Now, the centre employs specialists to run a wide range of courses. From Monday to Friday of last week myself, two other members of staff from my school and twenty-seven students took part in hill walking, night walking, caving, climbing, abseiling, orienteering and river-walking activities, and looking at the website I see that these are only a small selection of the wider courses available.

I don't want to talk about those, though: you can take part in such activities in a multitude of places throughout the British Isles, so I'd rather waffle about the aspects which may be specific to this particular centre.

First of all,

The Accommodation...
The lads stayed in one dormitory, the girls were split between two smaller rooms, and we three members of staff each stayed in our own room. This meant that every sleeping room was in use by us throughout our stay - there are beds for 36 people in total - so it felt like it was our own home from home for the week. There were plenty of showers and toilets for both staff and students and, despite visiting Wales in December, we were never cold (whilst inside the building...)

The Food ...
... was included in the price that the students paid, and it was better than the food you'd pay more for in a hotel: I had a cooked breakfast and cereal every morning, a packed lunch (sandwiches, crisps, chocolate and a piece of fruit) every day, and a three-course meal every evening. Hot chocolate and biscuits were provided as a supper time treat each night, and a couple of flasks of hot chocolate were brought along to warm up the kids after the colder, wetter activity days.

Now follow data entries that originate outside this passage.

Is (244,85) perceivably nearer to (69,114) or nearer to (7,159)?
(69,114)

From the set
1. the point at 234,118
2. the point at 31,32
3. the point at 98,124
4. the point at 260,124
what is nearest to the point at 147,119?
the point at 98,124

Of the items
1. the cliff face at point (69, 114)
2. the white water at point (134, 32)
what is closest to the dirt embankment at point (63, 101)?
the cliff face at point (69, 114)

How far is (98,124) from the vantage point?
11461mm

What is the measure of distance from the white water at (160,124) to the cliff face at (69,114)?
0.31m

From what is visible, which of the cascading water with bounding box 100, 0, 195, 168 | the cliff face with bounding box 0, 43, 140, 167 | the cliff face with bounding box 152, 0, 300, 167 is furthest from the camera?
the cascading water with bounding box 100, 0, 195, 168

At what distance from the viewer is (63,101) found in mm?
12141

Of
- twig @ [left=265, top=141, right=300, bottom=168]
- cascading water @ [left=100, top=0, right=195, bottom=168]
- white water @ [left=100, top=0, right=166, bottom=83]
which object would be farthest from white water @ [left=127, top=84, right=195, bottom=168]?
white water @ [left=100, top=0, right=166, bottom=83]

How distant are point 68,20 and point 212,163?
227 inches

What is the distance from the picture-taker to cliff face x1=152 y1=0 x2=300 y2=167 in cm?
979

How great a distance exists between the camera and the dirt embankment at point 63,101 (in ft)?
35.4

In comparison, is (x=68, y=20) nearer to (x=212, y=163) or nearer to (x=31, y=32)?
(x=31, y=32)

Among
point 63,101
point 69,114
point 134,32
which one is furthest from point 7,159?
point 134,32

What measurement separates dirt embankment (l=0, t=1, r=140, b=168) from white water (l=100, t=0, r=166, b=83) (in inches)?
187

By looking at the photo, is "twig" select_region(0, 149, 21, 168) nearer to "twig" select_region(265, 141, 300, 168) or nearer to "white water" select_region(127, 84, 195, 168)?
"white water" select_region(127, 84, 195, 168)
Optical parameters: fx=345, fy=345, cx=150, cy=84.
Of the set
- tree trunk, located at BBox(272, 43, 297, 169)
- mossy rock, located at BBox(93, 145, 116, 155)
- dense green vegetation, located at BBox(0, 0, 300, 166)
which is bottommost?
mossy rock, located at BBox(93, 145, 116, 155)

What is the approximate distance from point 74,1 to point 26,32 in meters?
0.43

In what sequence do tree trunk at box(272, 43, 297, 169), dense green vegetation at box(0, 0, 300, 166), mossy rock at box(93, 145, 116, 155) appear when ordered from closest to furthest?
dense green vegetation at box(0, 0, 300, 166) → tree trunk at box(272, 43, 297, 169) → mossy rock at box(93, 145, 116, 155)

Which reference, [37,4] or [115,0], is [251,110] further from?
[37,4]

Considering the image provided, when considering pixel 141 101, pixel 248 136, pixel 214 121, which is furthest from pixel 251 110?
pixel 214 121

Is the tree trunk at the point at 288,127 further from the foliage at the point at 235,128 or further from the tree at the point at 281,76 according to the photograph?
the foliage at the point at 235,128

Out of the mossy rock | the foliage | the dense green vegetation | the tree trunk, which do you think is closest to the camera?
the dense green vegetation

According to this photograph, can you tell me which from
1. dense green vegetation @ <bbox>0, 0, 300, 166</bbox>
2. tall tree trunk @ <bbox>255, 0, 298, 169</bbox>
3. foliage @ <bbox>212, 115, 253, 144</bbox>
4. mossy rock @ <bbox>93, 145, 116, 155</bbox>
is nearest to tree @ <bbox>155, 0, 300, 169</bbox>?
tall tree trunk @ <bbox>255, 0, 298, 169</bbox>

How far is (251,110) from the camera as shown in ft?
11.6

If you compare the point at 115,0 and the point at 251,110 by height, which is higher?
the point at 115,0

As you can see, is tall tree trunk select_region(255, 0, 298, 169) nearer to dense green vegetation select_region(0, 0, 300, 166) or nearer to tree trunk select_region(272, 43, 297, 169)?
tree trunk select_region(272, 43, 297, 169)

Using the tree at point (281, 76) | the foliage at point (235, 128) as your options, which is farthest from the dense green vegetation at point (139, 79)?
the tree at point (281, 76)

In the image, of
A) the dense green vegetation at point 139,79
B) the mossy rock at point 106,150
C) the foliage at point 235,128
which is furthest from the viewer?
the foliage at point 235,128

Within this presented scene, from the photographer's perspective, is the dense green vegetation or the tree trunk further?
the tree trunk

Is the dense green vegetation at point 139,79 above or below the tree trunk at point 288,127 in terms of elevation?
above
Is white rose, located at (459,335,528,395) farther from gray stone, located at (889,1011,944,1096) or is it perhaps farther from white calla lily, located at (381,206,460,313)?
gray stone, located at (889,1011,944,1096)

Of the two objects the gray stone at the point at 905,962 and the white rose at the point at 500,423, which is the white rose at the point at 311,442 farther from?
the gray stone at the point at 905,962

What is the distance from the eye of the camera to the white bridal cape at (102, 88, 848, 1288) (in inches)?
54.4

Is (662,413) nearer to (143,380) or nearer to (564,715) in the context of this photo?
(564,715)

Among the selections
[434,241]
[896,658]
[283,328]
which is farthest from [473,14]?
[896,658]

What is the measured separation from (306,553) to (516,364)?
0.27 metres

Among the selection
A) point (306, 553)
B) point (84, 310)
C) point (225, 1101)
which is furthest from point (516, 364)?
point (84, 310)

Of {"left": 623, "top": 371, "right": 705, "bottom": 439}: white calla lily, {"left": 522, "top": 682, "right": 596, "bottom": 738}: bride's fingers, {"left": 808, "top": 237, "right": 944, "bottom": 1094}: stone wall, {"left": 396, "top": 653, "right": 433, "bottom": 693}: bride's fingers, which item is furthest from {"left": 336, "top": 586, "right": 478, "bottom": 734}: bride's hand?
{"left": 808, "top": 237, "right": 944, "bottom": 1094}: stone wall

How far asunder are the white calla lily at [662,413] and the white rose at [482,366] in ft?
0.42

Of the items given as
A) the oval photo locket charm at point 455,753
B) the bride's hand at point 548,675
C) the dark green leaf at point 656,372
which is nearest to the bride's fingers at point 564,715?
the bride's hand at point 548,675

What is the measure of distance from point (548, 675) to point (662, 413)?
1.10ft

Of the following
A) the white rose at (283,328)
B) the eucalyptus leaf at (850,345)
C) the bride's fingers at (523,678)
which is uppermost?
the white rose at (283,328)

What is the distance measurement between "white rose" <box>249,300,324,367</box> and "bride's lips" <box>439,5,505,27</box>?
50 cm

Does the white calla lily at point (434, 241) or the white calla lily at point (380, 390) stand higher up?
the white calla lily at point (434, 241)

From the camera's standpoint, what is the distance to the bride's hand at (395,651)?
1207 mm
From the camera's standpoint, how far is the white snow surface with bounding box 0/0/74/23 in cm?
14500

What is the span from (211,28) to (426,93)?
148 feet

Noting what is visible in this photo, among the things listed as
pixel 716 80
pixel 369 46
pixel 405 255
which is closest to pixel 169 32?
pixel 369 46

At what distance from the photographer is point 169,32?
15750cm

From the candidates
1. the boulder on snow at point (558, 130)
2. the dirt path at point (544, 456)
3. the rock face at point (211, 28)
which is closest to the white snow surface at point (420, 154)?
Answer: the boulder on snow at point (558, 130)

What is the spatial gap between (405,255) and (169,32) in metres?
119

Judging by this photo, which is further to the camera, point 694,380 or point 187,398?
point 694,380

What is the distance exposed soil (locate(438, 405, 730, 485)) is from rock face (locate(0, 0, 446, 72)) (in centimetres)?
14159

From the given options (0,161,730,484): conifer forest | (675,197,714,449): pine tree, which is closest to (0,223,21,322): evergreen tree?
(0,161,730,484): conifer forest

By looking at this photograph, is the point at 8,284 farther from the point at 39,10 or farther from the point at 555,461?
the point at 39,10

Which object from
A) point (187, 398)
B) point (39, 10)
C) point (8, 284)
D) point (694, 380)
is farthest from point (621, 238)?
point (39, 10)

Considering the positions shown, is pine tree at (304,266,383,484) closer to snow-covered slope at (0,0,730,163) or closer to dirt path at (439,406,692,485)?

The food was prepared by a small team of ladies who also took care of other behind-the-scenes things at the centre including cleaning. They were all lovely in every way, friendly and approachable, very flexible and were even kind enough to put one of my boys' sleeping bags in the wash after an unfortunate nocturnal puking incident.

The Instructors ...
... were not only skilled and experienced in their fields, but also with regards to working with children. They built up a working relationship within minutes of meeting them, managed their behaviour perfectly and were patient to almost saintly levels. My kids all adored each one of them, and I can't fault the way they worked with my form, keeping their interest whilst keeping their behaviour in check!

The Kit ...
... for each activity was supplied or sourced by the centre, so the students didn't need to buy any of their own before coming. This included wellies and waterproof tops and trousers, so all we needed to bring was a decent supply of T-shirts and sweaters, alongside hats and gloves.

All in all my form and I had a fantastic week, for which we can't thank the staff and instructors at the Robert Jeffery Centre enough. If you're looking for somewhere to take your class for a week of fun, team building and outdoor activities*, then I can fully recommend the RJC in Govilon (yes, I did say it was for Kettering schools, and this is indeed who they mainly cater for, but I understand that they do let schools in other areas in on the action too). Here's that website again:

Oh yeah: I mentioned coal in the title, didn't I? One of the activities I didn't mention above was a trip to Big Pit. I'll give that it's own post.

* And also an opportunity for them to develop such skills as packing a bag with required equipment, thinking for themselves, and not forgetting to wear socks when spending a day on a mountain in Wales in December**.
** Yes, this actually happened. Twice.